*Source passage*:

(begin)

1984: Power Financial Corporation is formed as a subsidiary.
1989: Company sells its shares in Consolidated-Bathurst and Montreal Trust.
1997: Power Corporation acquires London Insurance Group for C$3 billion.
1999: Power Broadcasting's Canadian radio and television assets are sold.
Company History:
Power Corporation of Canada controls a variety of companies involved in finance, insurance, and communications. Through subsidiary Power Financial Corporation, the company controls the largest mutual funds company in Canada, Investors Group, and the largest life insurance company in Canada, Great-West Lifeco. The other primary operating subsidiaries include Pargesa Holding, which owns substantial investments in a variety of industries in Europe, and Gesca Ltée, the publisher of Montreal's La Presse and three other daily newspapers.

(end)

*Supplied information*:
(begin)

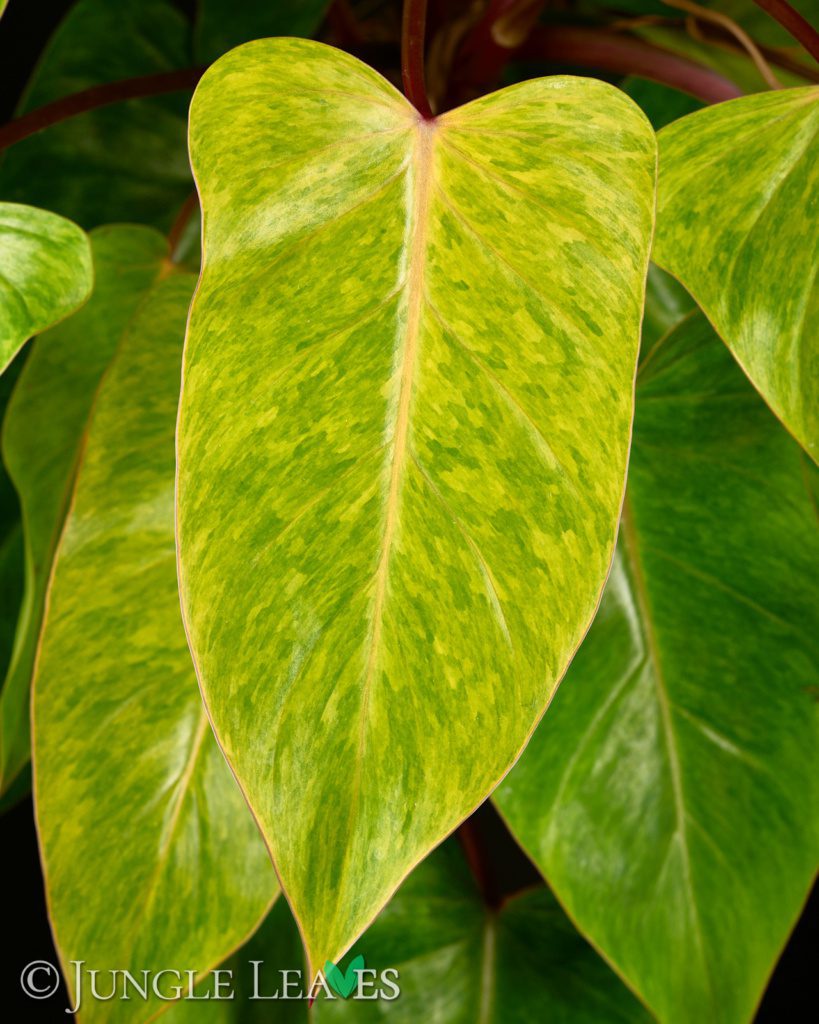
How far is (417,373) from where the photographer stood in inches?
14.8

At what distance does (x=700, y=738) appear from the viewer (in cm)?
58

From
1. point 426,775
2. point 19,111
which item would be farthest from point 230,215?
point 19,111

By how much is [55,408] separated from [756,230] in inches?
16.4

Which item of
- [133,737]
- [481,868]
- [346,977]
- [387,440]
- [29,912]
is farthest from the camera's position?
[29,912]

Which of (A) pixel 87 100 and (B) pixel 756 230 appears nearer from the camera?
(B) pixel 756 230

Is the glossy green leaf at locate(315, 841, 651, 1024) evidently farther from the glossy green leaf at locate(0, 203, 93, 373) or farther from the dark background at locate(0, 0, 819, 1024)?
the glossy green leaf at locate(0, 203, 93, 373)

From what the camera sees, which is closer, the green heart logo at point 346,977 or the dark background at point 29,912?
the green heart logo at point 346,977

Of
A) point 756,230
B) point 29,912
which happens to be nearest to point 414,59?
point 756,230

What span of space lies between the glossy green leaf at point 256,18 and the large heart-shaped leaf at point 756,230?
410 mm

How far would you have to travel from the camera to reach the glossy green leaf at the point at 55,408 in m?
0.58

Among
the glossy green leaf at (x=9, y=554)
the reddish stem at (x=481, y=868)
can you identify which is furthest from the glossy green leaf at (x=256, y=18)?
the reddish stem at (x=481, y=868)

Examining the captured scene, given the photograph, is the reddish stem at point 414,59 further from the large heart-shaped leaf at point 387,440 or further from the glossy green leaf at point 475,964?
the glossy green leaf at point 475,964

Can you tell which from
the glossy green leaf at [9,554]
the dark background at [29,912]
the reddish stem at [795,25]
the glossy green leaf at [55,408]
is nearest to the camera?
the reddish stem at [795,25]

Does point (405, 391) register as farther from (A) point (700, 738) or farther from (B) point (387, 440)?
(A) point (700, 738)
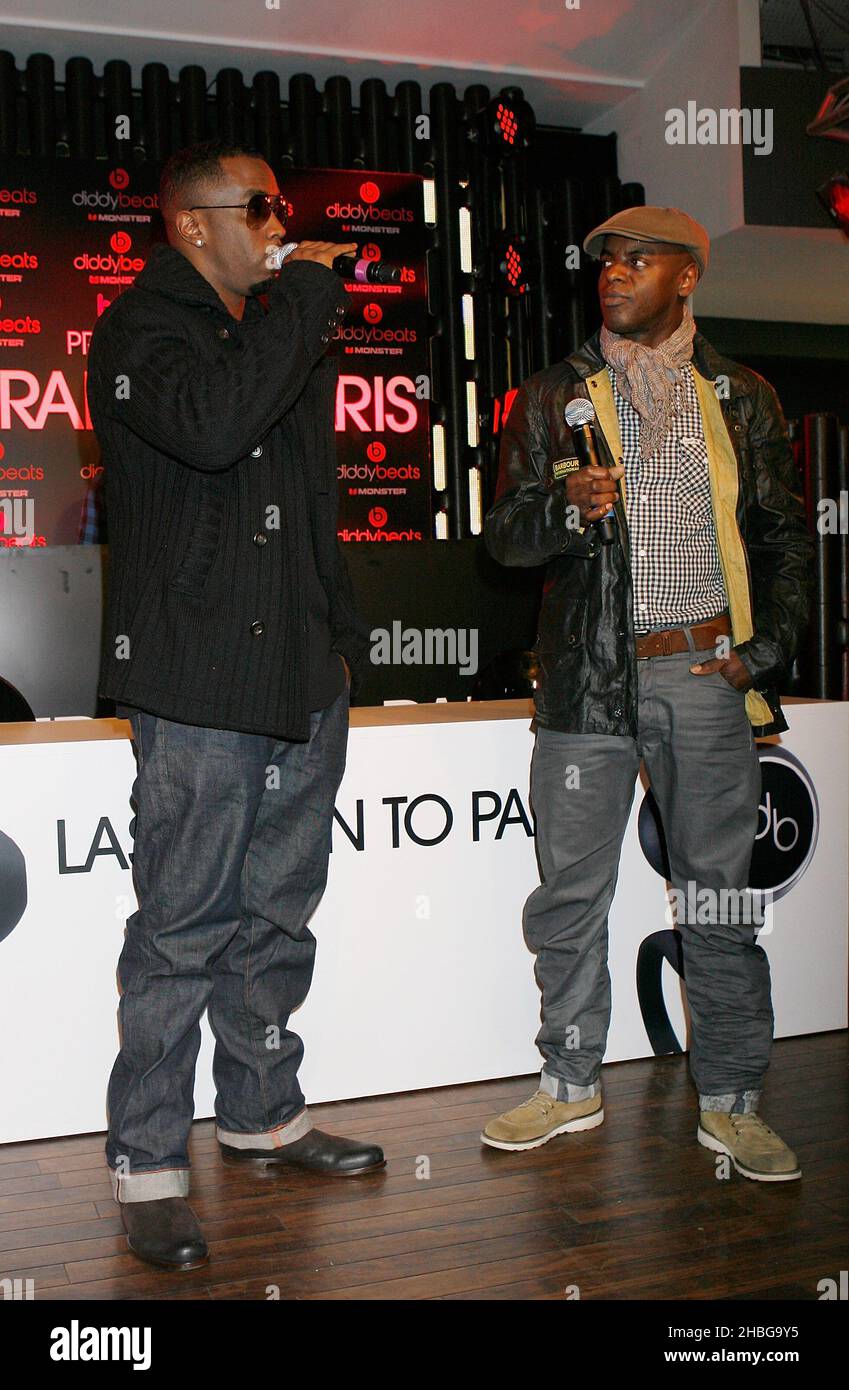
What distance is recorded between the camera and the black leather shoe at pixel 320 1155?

(end)
(begin)

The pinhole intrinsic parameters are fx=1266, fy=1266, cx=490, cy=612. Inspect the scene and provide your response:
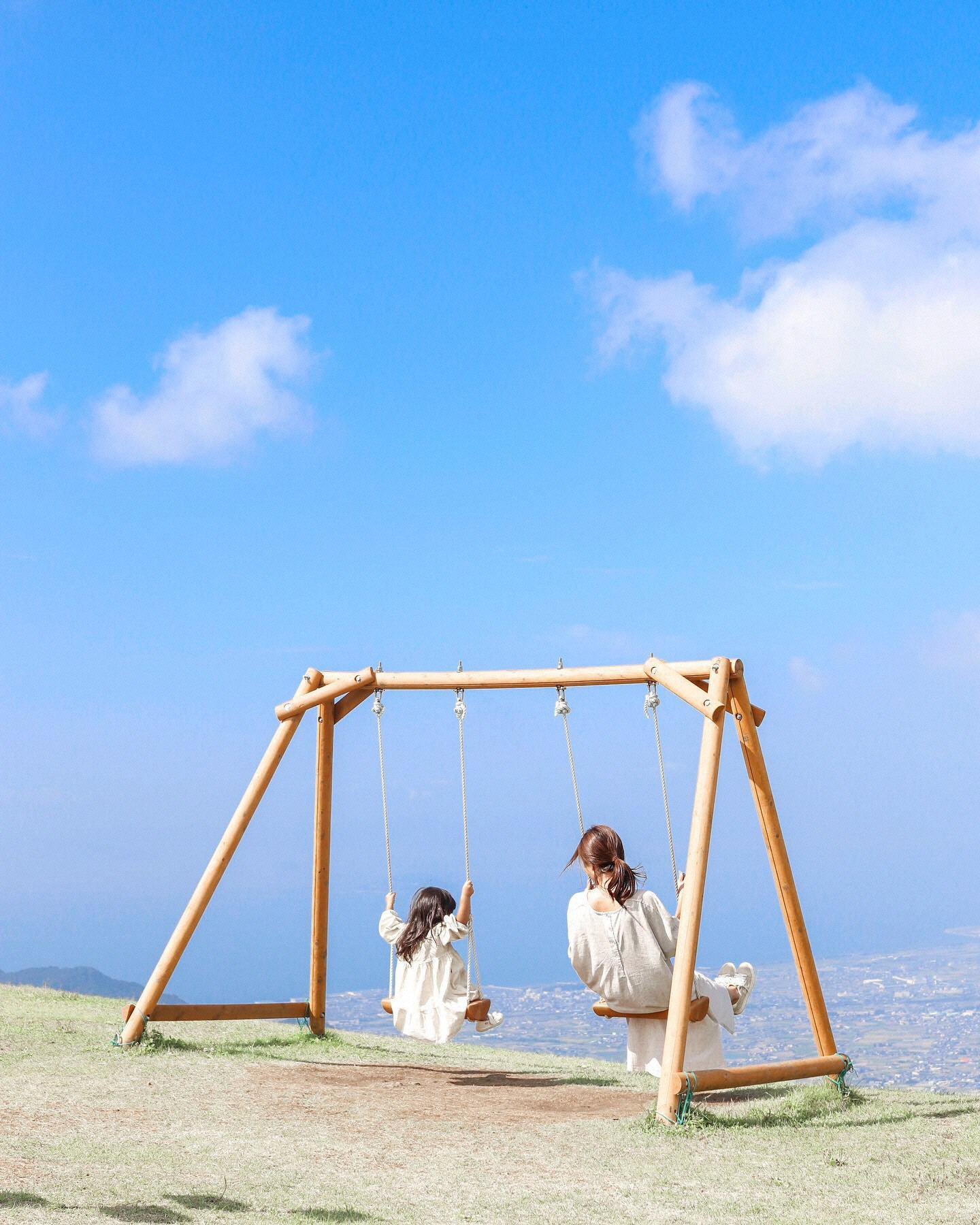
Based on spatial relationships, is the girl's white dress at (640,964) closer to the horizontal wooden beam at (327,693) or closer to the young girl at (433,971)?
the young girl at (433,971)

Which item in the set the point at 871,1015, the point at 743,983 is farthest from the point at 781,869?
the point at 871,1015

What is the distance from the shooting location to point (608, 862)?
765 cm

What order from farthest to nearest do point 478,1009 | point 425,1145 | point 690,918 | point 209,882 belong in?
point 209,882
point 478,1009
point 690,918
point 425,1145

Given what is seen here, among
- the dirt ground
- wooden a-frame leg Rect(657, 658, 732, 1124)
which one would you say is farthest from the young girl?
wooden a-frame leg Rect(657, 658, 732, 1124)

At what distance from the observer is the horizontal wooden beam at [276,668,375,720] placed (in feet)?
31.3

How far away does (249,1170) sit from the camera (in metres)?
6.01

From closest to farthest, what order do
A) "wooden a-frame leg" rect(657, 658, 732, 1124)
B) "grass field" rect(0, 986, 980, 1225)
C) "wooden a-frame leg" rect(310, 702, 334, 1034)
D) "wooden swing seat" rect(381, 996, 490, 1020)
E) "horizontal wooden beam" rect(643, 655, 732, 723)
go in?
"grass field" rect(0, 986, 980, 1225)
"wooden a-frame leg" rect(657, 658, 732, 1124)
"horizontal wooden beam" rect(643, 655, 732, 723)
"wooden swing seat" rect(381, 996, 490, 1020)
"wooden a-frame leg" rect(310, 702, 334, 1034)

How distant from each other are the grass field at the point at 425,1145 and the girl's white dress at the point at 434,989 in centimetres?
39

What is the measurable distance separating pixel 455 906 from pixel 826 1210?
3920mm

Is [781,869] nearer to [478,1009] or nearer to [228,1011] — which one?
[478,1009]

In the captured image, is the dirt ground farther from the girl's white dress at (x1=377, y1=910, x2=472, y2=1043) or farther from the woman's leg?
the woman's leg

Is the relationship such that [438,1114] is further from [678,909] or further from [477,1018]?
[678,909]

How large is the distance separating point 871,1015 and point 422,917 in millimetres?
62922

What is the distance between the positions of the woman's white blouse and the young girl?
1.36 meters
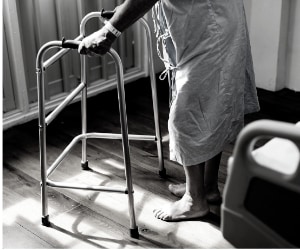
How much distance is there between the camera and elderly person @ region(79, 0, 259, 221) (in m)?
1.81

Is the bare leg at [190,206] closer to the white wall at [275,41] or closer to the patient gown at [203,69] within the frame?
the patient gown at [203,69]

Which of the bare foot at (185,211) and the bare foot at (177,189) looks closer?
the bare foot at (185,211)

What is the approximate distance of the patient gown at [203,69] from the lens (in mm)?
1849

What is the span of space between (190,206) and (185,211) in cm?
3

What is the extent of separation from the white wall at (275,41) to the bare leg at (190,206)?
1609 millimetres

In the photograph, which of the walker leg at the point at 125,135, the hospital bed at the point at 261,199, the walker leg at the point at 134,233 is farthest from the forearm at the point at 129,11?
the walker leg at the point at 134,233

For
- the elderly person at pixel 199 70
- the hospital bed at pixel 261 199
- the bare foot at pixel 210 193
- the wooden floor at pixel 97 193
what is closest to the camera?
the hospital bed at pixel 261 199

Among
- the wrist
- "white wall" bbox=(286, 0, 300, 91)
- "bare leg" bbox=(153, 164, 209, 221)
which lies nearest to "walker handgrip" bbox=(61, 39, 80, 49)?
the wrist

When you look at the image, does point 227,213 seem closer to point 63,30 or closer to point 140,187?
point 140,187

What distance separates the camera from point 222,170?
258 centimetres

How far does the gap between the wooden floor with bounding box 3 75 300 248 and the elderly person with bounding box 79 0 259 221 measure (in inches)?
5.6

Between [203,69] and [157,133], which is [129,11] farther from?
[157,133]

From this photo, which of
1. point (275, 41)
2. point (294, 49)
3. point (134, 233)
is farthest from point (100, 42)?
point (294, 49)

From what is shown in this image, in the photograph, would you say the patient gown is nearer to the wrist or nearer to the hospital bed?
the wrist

(end)
(begin)

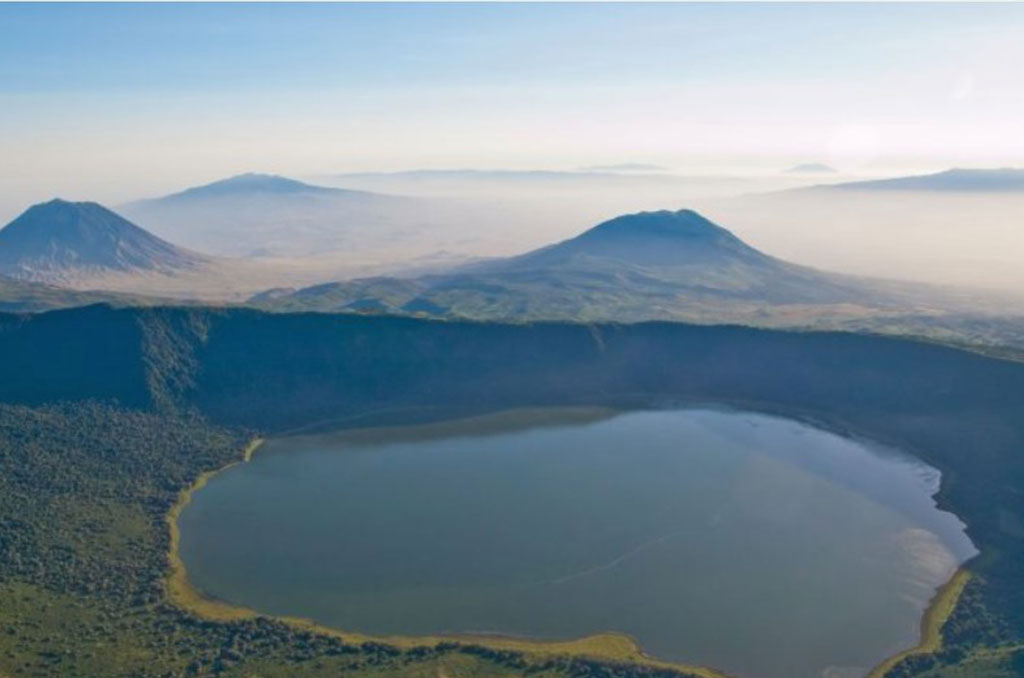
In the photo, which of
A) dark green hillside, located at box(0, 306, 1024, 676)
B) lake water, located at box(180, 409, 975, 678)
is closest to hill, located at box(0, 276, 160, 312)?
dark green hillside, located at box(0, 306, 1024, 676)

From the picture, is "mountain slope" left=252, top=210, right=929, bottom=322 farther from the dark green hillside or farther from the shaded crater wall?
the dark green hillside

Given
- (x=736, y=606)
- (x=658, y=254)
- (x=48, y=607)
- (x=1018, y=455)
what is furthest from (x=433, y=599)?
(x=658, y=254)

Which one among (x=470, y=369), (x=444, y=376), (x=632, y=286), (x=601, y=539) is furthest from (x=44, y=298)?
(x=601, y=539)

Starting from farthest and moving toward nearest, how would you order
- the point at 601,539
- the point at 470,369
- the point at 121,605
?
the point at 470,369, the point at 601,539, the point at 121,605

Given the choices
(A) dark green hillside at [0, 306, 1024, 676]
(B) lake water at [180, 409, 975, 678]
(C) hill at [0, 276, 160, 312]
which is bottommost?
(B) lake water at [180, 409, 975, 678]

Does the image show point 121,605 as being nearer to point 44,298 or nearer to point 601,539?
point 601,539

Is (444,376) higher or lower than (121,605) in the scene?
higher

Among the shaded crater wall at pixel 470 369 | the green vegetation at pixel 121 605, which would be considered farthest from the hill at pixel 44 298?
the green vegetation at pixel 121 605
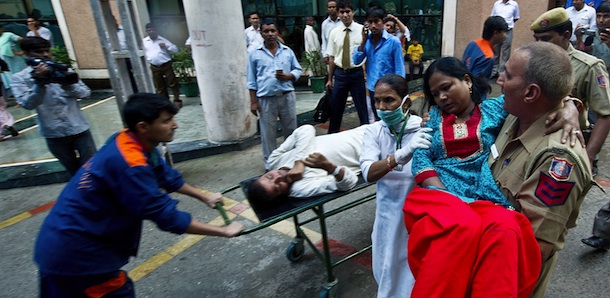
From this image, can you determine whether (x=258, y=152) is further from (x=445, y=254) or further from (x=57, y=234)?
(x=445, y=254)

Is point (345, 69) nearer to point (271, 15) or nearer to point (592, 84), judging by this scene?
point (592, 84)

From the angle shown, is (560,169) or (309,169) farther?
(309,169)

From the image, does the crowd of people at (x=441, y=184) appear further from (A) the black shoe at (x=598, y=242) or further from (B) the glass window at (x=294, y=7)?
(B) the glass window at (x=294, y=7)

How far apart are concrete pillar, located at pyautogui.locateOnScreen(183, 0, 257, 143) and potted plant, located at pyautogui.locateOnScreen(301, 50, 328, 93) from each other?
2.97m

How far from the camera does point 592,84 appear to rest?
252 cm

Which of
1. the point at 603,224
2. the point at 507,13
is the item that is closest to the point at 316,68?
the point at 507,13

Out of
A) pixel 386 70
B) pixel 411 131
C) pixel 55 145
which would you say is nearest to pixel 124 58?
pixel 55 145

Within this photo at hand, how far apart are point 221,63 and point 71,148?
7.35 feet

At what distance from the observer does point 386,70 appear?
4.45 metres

(end)

*What is asked*:
Reproduce the Power Corporation text from the words "1984: Power Financial" through the words "for C$3 billion.". The data have no connection to the Power Corporation text.

*The response*:
1984: Power Financial Corporation is formed as a subsidiary.
1989: Company sells its shares in Consolidated-Bathurst and Montreal Trust.
1997: Power Corporation acquires London Insurance Group for C$3 billion.